What Kim Cattrall said about parenting this week should not have been headline news. It should have been a sentiment that society was already deeply familiar with and considered both ordinary and laudable. But because of the media’s relentless fetishization of motherhood — particularly combined with celebrity and the sport of social-media shaming — the hammer of public disapproval came down swiftly on Cattrall for daring to suggest that she flexes maternal muscles without needing to have her own kids. The offending statement, made on the BBC’s “Woman’s Hour,” was:
“I am not a biological parent, but I am a parent. I have young actors and actresses that I mentor; I have nieces and nephews that I am very close to…. There is a way to become a mother in this day and age that doesn’t include your name on the child’s birth certificate. You know, you can express that maternal side of you very, very clearly, very strongly…. It feels very satisfying.”
A tide of parental martyrdom instantly washed up in comments sections everywhere, taking down her statement as wrongheaded and epitomized, perhaps, by this snide one from People’s site: “Only someone who is CHILDLESS would think mentoring is the same as parenting.”
More disheartening was the way the story was framed by actual media outlets, with online headlines passive-aggressively suggesting that Cattrall was, indeed, overstepping her bounds. ABC led with a statement that the actress was “raising some eyebrows,” while CBS’ piece concluded with a jab at her humorous comment about singleness. My favorite was this local news site, which incredulously informed readers that “Childless Actress Describes Herself as a Parent.”
Yes, there’s an argument to be made for semantics. Perhaps Cattrall ought to have more precisely described herself as a surrogate or a secondary parent, but the furious tenor of the backlash suggests something a lot bigger and darker.
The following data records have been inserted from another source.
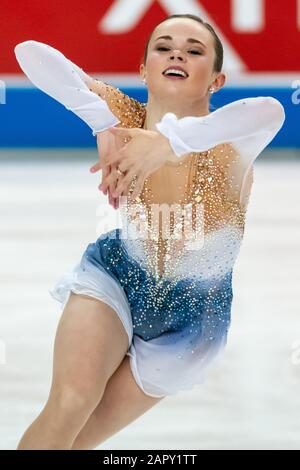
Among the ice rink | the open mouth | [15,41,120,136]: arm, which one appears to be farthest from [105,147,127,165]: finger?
the ice rink

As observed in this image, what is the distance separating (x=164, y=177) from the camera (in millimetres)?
2445

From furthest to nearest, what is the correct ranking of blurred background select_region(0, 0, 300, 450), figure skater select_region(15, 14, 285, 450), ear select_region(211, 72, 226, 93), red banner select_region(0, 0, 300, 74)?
red banner select_region(0, 0, 300, 74), blurred background select_region(0, 0, 300, 450), ear select_region(211, 72, 226, 93), figure skater select_region(15, 14, 285, 450)

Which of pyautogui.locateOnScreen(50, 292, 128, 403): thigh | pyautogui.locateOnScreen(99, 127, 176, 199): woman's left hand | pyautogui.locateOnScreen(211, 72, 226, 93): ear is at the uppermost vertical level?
pyautogui.locateOnScreen(211, 72, 226, 93): ear

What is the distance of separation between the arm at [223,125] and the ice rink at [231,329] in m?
0.88

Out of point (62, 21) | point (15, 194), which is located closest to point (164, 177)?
point (15, 194)

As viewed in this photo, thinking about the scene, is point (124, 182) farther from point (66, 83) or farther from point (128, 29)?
point (128, 29)

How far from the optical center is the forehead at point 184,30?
8.01ft

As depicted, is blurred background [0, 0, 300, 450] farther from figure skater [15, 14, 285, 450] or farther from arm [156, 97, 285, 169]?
arm [156, 97, 285, 169]

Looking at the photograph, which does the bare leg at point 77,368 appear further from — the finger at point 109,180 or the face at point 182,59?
the face at point 182,59

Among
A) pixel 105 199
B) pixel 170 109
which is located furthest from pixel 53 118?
pixel 170 109

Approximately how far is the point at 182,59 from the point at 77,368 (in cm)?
73

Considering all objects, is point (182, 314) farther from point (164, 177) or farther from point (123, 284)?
point (164, 177)

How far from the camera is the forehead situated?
2441 millimetres

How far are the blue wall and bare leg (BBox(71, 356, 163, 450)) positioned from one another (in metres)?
5.53
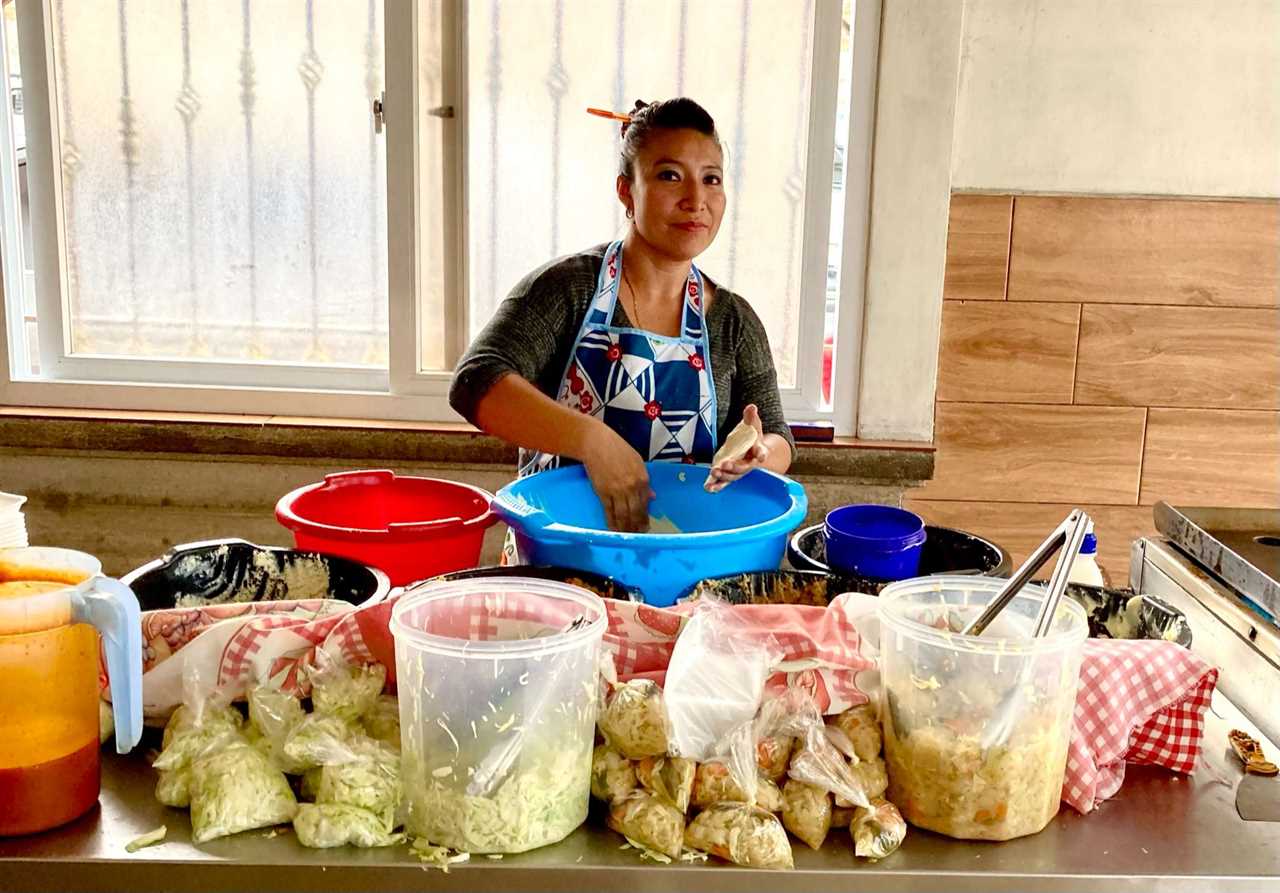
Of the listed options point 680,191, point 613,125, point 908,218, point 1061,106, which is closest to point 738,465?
point 680,191

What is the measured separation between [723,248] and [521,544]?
155cm

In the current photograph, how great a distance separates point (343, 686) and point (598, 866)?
29 centimetres

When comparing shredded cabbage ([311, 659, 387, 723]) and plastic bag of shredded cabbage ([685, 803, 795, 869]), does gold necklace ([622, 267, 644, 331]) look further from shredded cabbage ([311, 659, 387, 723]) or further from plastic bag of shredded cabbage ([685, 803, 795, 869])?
plastic bag of shredded cabbage ([685, 803, 795, 869])

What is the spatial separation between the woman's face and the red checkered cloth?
95cm

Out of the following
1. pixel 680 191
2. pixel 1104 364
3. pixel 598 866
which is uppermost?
pixel 680 191

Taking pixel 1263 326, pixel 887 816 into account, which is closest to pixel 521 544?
pixel 887 816

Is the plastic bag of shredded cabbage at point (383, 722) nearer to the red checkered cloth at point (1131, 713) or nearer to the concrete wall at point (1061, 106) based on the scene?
the red checkered cloth at point (1131, 713)

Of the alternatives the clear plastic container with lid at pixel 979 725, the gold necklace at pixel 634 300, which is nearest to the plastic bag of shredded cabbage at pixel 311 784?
the clear plastic container with lid at pixel 979 725

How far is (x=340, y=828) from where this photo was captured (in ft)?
3.00

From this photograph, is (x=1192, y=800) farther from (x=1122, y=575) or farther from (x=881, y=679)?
(x=1122, y=575)

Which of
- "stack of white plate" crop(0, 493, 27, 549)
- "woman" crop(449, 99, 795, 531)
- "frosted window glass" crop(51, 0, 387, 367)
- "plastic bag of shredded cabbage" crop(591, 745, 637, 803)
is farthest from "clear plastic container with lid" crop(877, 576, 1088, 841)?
"frosted window glass" crop(51, 0, 387, 367)

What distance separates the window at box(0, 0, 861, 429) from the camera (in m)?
2.62

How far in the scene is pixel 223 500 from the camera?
2.70 metres

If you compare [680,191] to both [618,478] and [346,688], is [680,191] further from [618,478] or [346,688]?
[346,688]
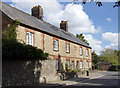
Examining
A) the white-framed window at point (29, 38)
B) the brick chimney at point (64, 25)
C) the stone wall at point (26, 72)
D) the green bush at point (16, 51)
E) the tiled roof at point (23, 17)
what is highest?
the brick chimney at point (64, 25)

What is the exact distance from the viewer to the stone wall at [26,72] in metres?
10.9

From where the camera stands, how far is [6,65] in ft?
35.6

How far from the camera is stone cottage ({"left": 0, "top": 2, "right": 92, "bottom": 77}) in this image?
1555cm

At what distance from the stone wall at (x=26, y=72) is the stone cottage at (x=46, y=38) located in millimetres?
2475

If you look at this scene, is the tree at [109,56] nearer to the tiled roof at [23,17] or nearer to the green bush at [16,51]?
the tiled roof at [23,17]

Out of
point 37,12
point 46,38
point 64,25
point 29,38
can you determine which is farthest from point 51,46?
point 64,25

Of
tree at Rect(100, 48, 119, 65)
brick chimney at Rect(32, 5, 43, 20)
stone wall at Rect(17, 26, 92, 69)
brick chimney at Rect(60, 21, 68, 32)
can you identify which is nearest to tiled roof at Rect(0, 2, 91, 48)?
stone wall at Rect(17, 26, 92, 69)

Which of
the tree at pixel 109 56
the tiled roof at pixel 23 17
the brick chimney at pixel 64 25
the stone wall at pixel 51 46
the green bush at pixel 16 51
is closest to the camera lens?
the green bush at pixel 16 51

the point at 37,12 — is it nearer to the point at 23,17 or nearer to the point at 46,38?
the point at 23,17

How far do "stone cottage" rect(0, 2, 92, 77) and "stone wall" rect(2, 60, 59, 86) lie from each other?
2475mm

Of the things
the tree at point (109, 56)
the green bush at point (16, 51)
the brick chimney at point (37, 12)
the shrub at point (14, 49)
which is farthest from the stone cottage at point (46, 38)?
the tree at point (109, 56)

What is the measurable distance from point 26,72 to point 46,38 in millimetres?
7344

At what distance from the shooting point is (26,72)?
40.7ft

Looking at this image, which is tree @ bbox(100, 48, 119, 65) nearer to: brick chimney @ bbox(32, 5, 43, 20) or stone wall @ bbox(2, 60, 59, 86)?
brick chimney @ bbox(32, 5, 43, 20)
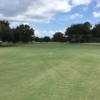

People seem outraged that Cattrall would dare to suggest there’s a middle ground between being a biological mother and being a childless woman separate from everything motherhood-related. The war of words between the two camps has, after all, been raging (not to mention lucrative in the media) for quite some time. (Most recently, enduring stigma about childlessness has been explored in Kate Bolick’s excellent “Spinster: Making a Life of One’s Own” and in the equally great read “Selfish, Shallow and Self-Absorbed: Sixteen Writers on the Decision Not to Have Kids.”)
For all the progress women in entertainment (and outside of it) have made, there’s still a firmly entrenched view that being a real woman equals having your own children, full stop. And that anyone who dares to question that black-and-white paradigm ought to be publicly shamed.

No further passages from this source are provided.